• _GOAL_: Please copy out every one of the following lines word for word.

-*-*-

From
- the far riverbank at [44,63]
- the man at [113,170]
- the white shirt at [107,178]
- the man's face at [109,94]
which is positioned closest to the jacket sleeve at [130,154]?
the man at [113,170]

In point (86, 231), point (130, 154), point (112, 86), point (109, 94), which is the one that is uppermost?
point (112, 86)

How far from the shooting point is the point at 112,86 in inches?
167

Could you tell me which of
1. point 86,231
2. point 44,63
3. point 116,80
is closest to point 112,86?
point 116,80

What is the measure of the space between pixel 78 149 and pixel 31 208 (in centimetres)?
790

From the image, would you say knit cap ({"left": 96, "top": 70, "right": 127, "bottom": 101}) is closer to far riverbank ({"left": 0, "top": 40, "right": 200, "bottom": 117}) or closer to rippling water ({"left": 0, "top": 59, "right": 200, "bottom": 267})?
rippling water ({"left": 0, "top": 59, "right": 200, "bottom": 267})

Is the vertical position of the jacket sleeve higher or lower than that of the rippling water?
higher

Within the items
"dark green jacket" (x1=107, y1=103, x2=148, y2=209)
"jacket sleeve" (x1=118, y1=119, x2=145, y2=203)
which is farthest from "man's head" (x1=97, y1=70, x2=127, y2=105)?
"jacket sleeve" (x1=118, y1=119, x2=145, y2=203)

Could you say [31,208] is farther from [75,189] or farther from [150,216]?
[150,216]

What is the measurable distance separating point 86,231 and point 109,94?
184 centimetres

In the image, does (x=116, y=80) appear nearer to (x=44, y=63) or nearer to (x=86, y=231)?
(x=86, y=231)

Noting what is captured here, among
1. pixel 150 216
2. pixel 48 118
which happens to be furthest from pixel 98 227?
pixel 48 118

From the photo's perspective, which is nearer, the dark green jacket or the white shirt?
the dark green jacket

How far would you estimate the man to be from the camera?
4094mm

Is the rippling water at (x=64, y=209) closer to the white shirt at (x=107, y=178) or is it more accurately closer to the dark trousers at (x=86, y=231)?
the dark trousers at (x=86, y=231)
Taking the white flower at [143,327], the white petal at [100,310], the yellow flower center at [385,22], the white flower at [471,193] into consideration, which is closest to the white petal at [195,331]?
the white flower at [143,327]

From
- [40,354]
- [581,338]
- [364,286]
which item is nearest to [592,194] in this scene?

-*-*-

• _EXERCISE OUTPUT_:
From
- the far riverbank at [44,63]
- the man at [113,170]
- the white shirt at [107,178]
- the man's face at [109,94]
which is positioned closest to the jacket sleeve at [130,154]?
the man at [113,170]

In point (86, 231), point (130, 154), point (112, 86), point (109, 94), which is the one that is uppermost?
point (112, 86)

How far from the shooting point is the point at 112,86 in inches?
167

Could you tell me which of
1. point 86,231
2. point 44,63
3. point 116,80
is closest to point 112,86?
point 116,80

What is the measure of the space between pixel 78 149 and pixel 31 208 (in centimetres)?
790

From the image, would you say knit cap ({"left": 96, "top": 70, "right": 127, "bottom": 101}) is closer to far riverbank ({"left": 0, "top": 40, "right": 200, "bottom": 117}) or closer to rippling water ({"left": 0, "top": 59, "right": 200, "bottom": 267})?
rippling water ({"left": 0, "top": 59, "right": 200, "bottom": 267})

Is the vertical position of the jacket sleeve higher or lower than that of the rippling water?
higher

Within the items
"dark green jacket" (x1=107, y1=103, x2=148, y2=209)
"jacket sleeve" (x1=118, y1=119, x2=145, y2=203)
which is farthest from "man's head" (x1=97, y1=70, x2=127, y2=105)?
"jacket sleeve" (x1=118, y1=119, x2=145, y2=203)

Could you say [31,208] is farther from [75,189] or farther from [150,216]?
[150,216]

What is the measurable distance separating point 86,231 and point 109,94?
184 centimetres

In the image, does (x=116, y=80) appear nearer to (x=44, y=63) or nearer to (x=86, y=231)?
(x=86, y=231)

Noting what is captured here, among
1. pixel 150 216
2. pixel 48 118
which happens to be furthest from pixel 98 227?
pixel 48 118

From the photo's perspective, which is nearer, the dark green jacket or the white shirt?
the dark green jacket

How far would you estimate the man to be from the camera?
4094mm

Is the rippling water at (x=64, y=209) closer to the white shirt at (x=107, y=178) or is it more accurately closer to the dark trousers at (x=86, y=231)?
the dark trousers at (x=86, y=231)
Taking the white flower at [143,327], the white petal at [100,310], the yellow flower center at [385,22], the white flower at [471,193] into consideration, which is closest to the white petal at [195,331]?
the white flower at [143,327]

From
- [40,354]
- [581,338]
- [364,286]
which item is nearest to [592,194] in this scene?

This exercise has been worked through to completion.